(Arbeitsauftrag 1):
Stimmen die folgenden Aussagen mit dem Lesetext über die Zukunft der Kirche überein? Beantworten Sie jede mit Ja oder Nein und zitieren Sie die entscheidenden Worte wörtlich.
(a) Als drittes Stichwort wird Qualitätssicherung genannt.
(b) Dem Vikariatskurs C ist es gleichgültig, ob die Reformvorlage Erfolg hat.
(c) Laut Text sind die Kirchensteuereinnahmen in den letzten Jahrzehnten gesunken.
(Arbeitsauftrag 2): Führen Sie den Lesetext über die Zukunft der Kirche im Anschluss an seinen letzten Satz fort.

(Lesetext):
"""

Sehr
geehrte Damen und Herren,
die "Zukunft der Kirche", Zukunft mit oder ohne C geschrieben,
ist in aller Munde.
Um es gleich deutlich zu sagen: wir als Vikariatskurs C haben ein existentielles
Interesse daran, daß dieser Reformvorlage ein schneller und umfassender
Erfolg beschieden ist. Deshalb haben wir Sie zu dieser Veranstaltung eingeladen.
Gleichwohl gebietet es die Kürze der mir zur Verfügung stehenden
Zeit, daß ich mich auf diejenigen Reformansätze konzentriere,
die aus unserer Perspektive sowohl für die EKvW als auch für
uns als Vikarinnen und Vikare des C-Kurses von elementarer Bedeutung sind.
Dies hat weniger mit einer selektiven Wahrnehmung als vielmehr mit Schwerpunktsetzung
zu tun, ohne die es in einer zeitlich begrenzten Veranstaltung nicht gehen
kann.
Ich
habe mir drei Punkte herausgesucht und möchte diese kurz anreißen;
ich hoffe, daß wir in der anschließenden Diskussion noch Gelegenheit
haben werden, den einen oder anderen Punkt zu vertiefen. Meine 3 Stichworte
lauten 1. Mitgliederorientierung, 2. Veränderung des Pfarrbildes
und 3. Qualitätssicherung.
1. Wir begrüßen ausdrücklich das in der Reformvorlage
geäußerte Bestreben nach mehr bzw. überhaupt nach Mitgliederorientierung.
Dabei ist uns wichtig, die bisher oft gepflegte Binnenkirchlichkeit, die
weitgehend auf Erhalt des Althergebrachten in den Gemeinden ausgerichtet
ist, zu überwinden. Das bedeutet, bestehende Milieus in unserer Kirche
kritisch zu analysieren und auch die Frage nicht auszuklammern, ob wir
es uns in den letzten Jahrzehnten angesichts kleiner werdender Gemeinden,
aber dennoch auch immer noch steigender Kirchensteuereinnahmen, nicht
zu bequem gemacht haben in unseren gemeindlichen Nischen.

"""

(Vorgegebene Einträge):
"""

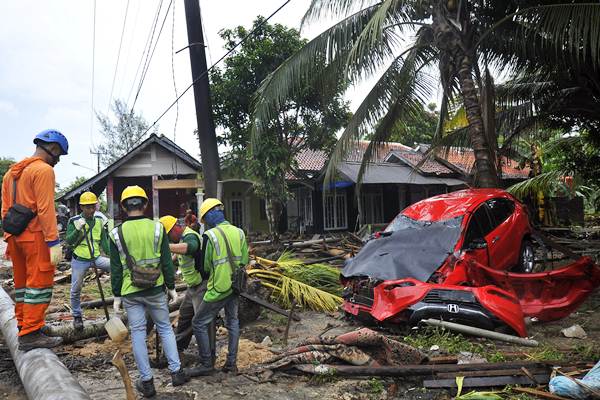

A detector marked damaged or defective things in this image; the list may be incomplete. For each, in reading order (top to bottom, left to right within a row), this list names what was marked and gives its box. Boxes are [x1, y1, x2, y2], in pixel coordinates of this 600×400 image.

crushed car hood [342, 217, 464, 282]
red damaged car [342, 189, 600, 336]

"""
"""

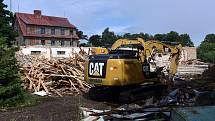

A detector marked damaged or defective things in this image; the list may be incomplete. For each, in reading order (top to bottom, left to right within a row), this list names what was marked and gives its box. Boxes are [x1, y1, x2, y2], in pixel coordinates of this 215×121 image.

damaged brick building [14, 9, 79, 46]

"""

(Antwort 1):
(a) Ja: „Meine 3 Stichworte lauten 1. Mitgliederorientierung, 2. Veränderung des Pfarrbildes und 3. Qualitätssicherung.“
(b) Nein: „wir als Vikariatskurs C haben ein existentielles Interesse daran, daß dieser Reformvorlage ein schneller und umfassender Erfolg beschieden ist.“
(c) Nein: „aber dennoch auch immer noch steigender Kirchensteuereinnahmen“

(Antwort 2):
Der extrem schnelle Wandel der gesellschaftlichen Verhältnisse macht
es u.E. erforderlich, sich auf neue Veranstaltungsangebote und neue Konzepte
für die Gemeindearbeit einzustellen. Die Zielbeschreibung der Reformvorlage,
nämlich "Wachsen gegen den Trend", heißt eben nicht
nur "langsamer kleiner werden als prognostiziert", sondern meint
hoffentlich auch wirklich "Wachsen"; ich beziehe dies nicht
ausschließlich auf Mitgliederzahlen, sondern mehr noch auf die inhaltlich-thematische
Dimension.
Nicht wirklich überzeugend ist jedoch, wenn die Reformvorlage angesichts
der darin vorgestellten scheinbaren Unumkehrbarkeit des Mitgliederverlustes
offenbar selbst nicht so recht an die Kraft zum "Wachsen gegen den
Trend" zu glauben vermag.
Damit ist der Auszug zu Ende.